TO DO
• 1. In the passage on the performance of LLM-generated code, what call does SQLite use to flush data to disk?
• 2. Write the next part of the passage on the performance of LLM-generated code, starting after its final sentence.

GIVEN PASSAGE
___
Every statement triggered a sync_all() call to flush all file metadata to disk. SQLite uses fdatasync(), which only flushes the file data and skips the metadata sync. The difference matters enormously on write-heavy workloads.

I want to call this the compound effect of defensive defaults. Each choice in isolation has a reasonable justification. Cloning the AST avoids ownership complexity in Rust. Allocating fresh buffers prevents use-after-free bugs. Rebuilding the schema avoids stale cache issues. Calling sync_all() provides the strongest durability guarantee.

But performance costs multiply, not add. When four 10x penalties stack, you don’t get 40x slower. You get 10,000x slower. An LLM doesn’t reason about this compounding because it generates each function in relative isolation. It optimizes locally and pays globally.

82,000 lines to replace a cron one-liner

The same developer’s other LLM-generated project showed the same pattern in a different way. The problem: build artifacts in Rust’s target/ directory eat disk space over time. The LLM’s solution: an 82,000-line Rust daemon with seven dashboards and a Bayesian scoring engine to decide which artifacts to clean up.
___
RECORDED DATA
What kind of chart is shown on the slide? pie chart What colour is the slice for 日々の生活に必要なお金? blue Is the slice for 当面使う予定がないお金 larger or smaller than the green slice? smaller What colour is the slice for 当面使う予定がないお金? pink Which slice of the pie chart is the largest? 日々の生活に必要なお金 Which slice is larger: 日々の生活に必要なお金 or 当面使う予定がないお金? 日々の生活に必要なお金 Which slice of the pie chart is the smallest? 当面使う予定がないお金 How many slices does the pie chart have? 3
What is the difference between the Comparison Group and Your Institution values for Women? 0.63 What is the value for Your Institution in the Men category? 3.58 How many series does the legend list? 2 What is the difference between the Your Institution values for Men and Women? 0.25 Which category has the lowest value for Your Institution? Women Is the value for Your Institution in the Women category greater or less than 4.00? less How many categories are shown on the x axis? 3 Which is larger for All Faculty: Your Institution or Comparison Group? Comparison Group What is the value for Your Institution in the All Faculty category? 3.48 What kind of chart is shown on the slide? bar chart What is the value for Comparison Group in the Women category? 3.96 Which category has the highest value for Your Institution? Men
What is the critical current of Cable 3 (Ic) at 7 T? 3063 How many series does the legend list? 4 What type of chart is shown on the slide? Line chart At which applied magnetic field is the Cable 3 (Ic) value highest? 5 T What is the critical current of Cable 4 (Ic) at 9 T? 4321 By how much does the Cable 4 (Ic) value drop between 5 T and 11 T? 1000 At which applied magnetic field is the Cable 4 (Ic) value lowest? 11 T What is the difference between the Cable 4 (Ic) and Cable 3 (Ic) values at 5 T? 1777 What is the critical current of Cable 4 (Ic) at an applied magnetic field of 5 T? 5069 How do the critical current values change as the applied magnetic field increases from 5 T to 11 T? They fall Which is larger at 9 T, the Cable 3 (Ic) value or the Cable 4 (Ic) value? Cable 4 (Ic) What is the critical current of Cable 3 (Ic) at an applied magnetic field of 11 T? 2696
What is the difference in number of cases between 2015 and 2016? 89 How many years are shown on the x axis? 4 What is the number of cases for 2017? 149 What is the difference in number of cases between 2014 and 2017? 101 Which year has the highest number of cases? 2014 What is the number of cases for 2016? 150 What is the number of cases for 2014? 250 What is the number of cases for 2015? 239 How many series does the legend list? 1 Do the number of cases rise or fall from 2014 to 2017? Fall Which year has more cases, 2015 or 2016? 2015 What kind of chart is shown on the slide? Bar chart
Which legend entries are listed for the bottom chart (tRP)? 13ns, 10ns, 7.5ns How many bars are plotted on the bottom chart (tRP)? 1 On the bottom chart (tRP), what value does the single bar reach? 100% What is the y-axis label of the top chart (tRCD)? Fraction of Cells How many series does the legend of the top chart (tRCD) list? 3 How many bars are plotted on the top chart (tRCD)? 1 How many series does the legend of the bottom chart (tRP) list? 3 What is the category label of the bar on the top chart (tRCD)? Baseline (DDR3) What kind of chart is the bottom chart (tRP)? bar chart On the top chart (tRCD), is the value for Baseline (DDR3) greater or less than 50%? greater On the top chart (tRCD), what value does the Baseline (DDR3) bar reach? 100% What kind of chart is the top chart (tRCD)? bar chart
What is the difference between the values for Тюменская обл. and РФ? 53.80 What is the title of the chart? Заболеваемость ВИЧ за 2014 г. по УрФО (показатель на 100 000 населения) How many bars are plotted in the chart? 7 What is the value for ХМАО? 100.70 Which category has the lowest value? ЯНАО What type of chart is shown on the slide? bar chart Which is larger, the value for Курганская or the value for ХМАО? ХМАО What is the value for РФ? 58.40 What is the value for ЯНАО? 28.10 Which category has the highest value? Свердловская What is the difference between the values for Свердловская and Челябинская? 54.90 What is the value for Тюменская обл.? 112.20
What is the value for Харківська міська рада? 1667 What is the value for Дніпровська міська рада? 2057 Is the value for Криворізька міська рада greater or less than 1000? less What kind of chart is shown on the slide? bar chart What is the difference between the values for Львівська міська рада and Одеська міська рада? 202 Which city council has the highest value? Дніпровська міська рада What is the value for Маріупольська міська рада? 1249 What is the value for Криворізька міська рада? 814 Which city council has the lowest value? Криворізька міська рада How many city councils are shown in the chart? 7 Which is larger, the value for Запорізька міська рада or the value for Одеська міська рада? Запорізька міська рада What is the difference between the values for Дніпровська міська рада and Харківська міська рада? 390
___
ANSWERS TO THE TASKS
• 1. fdatasync(), which flushes only the file data and skips the metadata sync.

• 2.
The existing solution is find ./target -type f -atime +30 -delete, a single line in a cron job. Zero dependencies. Or cargo-sweep, an official community tool that already exists and handles edge cases the daemon doesn’t.

The LLM-generated project pulled in 192 dependencies. For reference, ripgrep, one of the most sophisticated search tools in the Rust ecosystem, uses 61.

This is a pattern I keep seeing: LLMs build what you ask for, not what you need. If you prompt “build a system that intelligently manages Rust build artifacts with monitoring and scoring,” you get exactly that. The model has no mechanism to step back and ask whether the problem requires a system at all. It doesn’t know that target/ directory size is a perennial complaint in the Rust community with well-known solutions. It doesn’t consider the maintenance cost of 192 dependencies versus zero.

The research points the same direction

I was curious whether these two projects were outliers, so I looked at the broader research. They’re not.

METR ran a randomized controlled trial with 16 experienced open-source developers. The group using AI tools completed tasks 19% slower than the control group. The part that stuck with me: after the experiment ended, the AI group believed they had been 20% faster. The subjective experience of productivity was inverted from the measured reality.

GitClear analyzed 210 million lines of code and found that copy-pasted code overtook refactored code for the first time. The trend correlates directly with AI coding tool adoption. Code is being added faster than it’s being improved.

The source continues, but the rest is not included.